▸ DIRECTIONS FOR THIS TASK: Locate the line that contains "request_url: https://www.google.com/recaptcha/api2/aframe". Copy it and every following line through the end of the records, exactly, and include nothing else.

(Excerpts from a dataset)
____________________

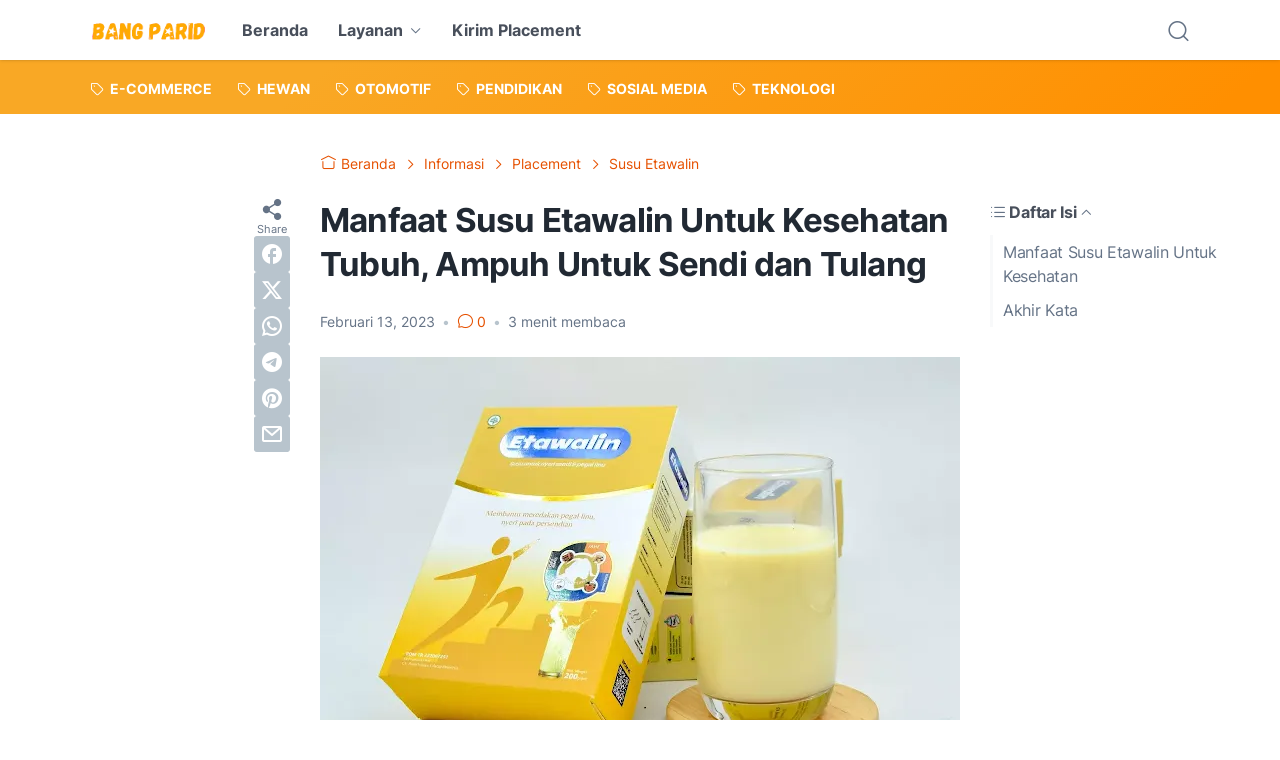

--- FILE ---
content_type: text/html; charset=utf-8
request_url: https://www.google.com/recaptcha/api2/aframe
body_size: 267
content:
<!DOCTYPE HTML><html><head><meta http-equiv="content-type" content="text/html; charset=UTF-8"></head><body><script nonce="ZparP9BlxPzSQE0r8iwjOg">/** Anti-fraud and anti-abuse applications only. See google.com/recaptcha */ try{var clients={'sodar':'https://pagead2.googlesyndication.com/pagead/sodar?'};window.addEventListener("message",function(a){try{if(a.source===window.parent){var b=JSON.parse(a.data);var c=clients[b['id']];if(c){var d=document.createElement('img');d.src=c+b['params']+'&rc='+(localStorage.getItem("rc::a")?sessionStorage.getItem("rc::b"):"");window.document.body.appendChild(d);sessionStorage.setItem("rc::e",parseInt(sessionStorage.getItem("rc::e")||0)+1);localStorage.setItem("rc::h",'1769592241055');}}}catch(b){}});window.parent.postMessage("_grecaptcha_ready", "*");}catch(b){}</script></body></html>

____________________

▸ EXERCISE ANSWER:
request_url: https://www.google.com/recaptcha/api2/aframe
body_size: 267
content:
<!DOCTYPE HTML><html><head><meta http-equiv="content-type" content="text/html; charset=UTF-8"></head><body><script nonce="ZparP9BlxPzSQE0r8iwjOg">/** Anti-fraud and anti-abuse applications only. See google.com/recaptcha */ try{var clients={'sodar':'https://pagead2.googlesyndication.com/pagead/sodar?'};window.addEventListener("message",function(a){try{if(a.source===window.parent){var b=JSON.parse(a.data);var c=clients[b['id']];if(c){var d=document.createElement('img');d.src=c+b['params']+'&rc='+(localStorage.getItem("rc::a")?sessionStorage.getItem("rc::b"):"");window.document.body.appendChild(d);sessionStorage.setItem("rc::e",parseInt(sessionStorage.getItem("rc::e")||0)+1);localStorage.setItem("rc::h",'1769592241055');}}}catch(b){}});window.parent.postMessage("_grecaptcha_ready", "*");}catch(b){}</script></body></html>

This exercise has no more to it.